Do you remember what type camera the original slides were taken with? That has a lot to do with it,too.


----------



## SarahZ (Nov 3, 2013)

I love seeing the different clothes, cars, and suitcases. I remember my parents lugging those hard-shell suitcases around on our vacations - no wheels, no long handles - just sheer muscle power.  I think they still have some of them. They use them for storage.


----------



## Blackwolf (Nov 3, 2013)

Unfortunately my time came after Amtrak had abandoned the use of most Heritage cars, though I can say I caught the tail end of the HiLevels in use on regular revenue runs. Amtrak really is a different animal these days, homogenized and without the unknown character each of those hand-me-down cars brought. In many ways this is a good thing, but one still wishes you could ride those first few years of Amtrak still today.

Thanks for sharing!

• [Record set]:
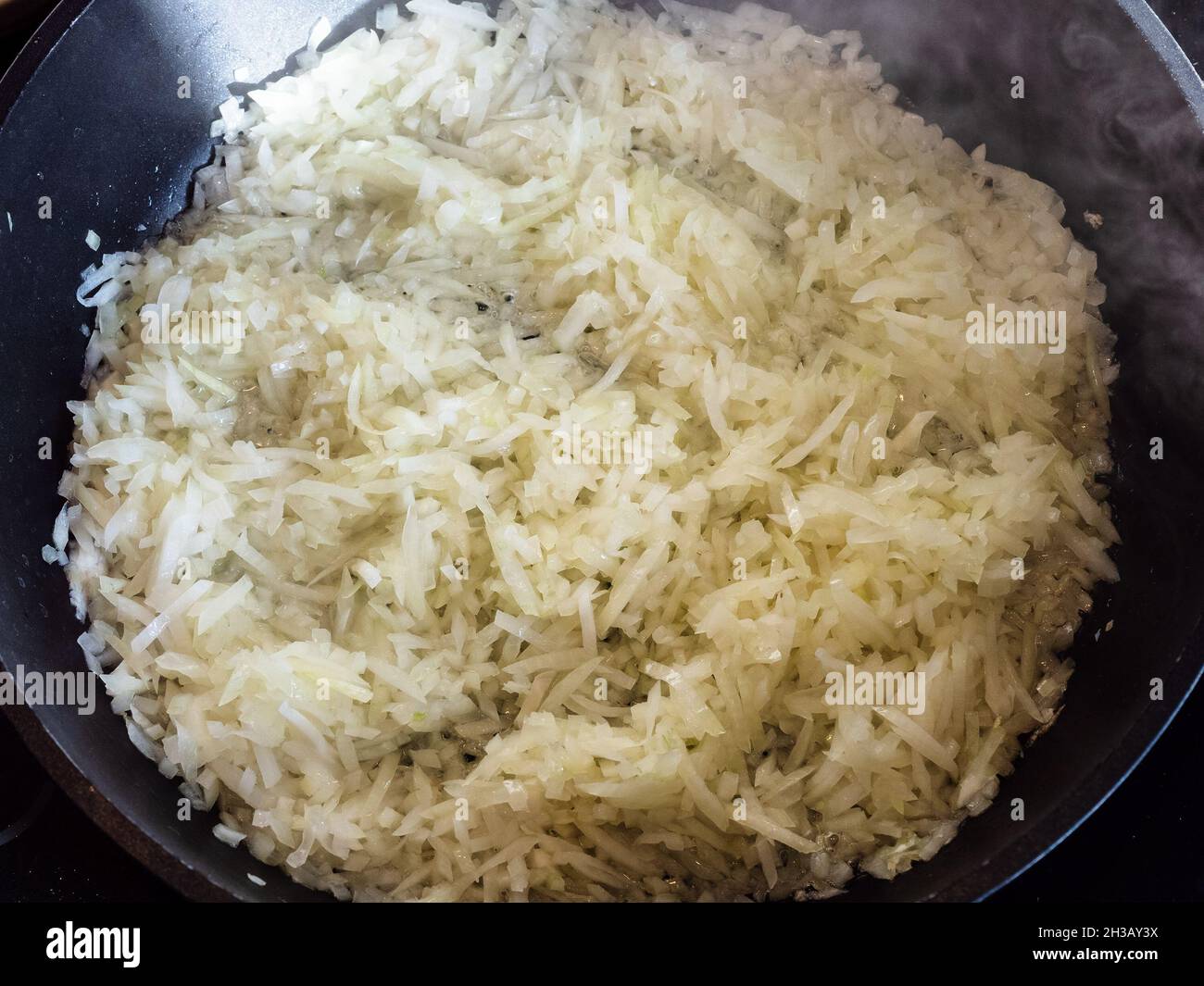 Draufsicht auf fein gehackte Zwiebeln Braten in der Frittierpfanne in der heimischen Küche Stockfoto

--

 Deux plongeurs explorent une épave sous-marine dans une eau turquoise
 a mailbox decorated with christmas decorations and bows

• [Explore the material]:
a. In the forum thread, rewrite the stretch from "## SarahZ (Nov" through "Amtrak still today.", changing "suitcases" to "luggage".
b. According to the forum thread, what do SarahZ's parents use the old hard-shell suitcases for?
c. Continue the forum thread about old Amtrak cars from where it stops.

• [Responses to the tasks]:
a.
## SarahZ (Nov 3, 2013)

I love seeing the different clothes, cars, and luggage. I remember my parents lugging those hard-shell luggage around on our vacations - no wheels, no long handles - just sheer muscle power.  I think they still have some of them. They use them for storage.


----------



## Blackwolf (Nov 3, 2013)

Unfortunately my time came after Amtrak had abandoned the use of most Heritage cars, though I can say I caught the tail end of the HiLevels in use on regular revenue runs. Amtrak really is a different animal these days, homogenized and without the unknown character each of those hand-me-down cars brought. In many ways this is a good thing, but one still wishes you could ride those first few years of Amtrak still today.

b. Storage.

c.
----------



## caravanman (Nov 3, 2013)

Super report, loved the 70's clothing and styles. Brilliant sharp photos, those outside views looking along the train as it curves are top notch!

I note the steam rising around the locos, I guess this was for heating, we had steam boilers on our diesel electrics to heat the older rolling stock when I worked at British Rail in the 1970's... Once again a reminder of how large a country Amtrak serves: steam heating in Chicago, passengers in light summer outfits in California.

Ed


----------



## trainman74 (Nov 4, 2013)

NS VIA Fan said:


>


I see some evidence here of the degradation of Tampa Union Station -- looks like nothing but weeds in that "TUS" planter. (By 1984, they'd closed the station building entirely and were operating out of an Amshack. But it's much better now.)


----------



## SarahZ (Nov 4, 2013)

I wish they still ran the Floridian, even if it were just 3-4 days per week. That'd be a great route for spring break, honeymoons, and family vacations.


----------



## Shortline (Nov 5, 2013)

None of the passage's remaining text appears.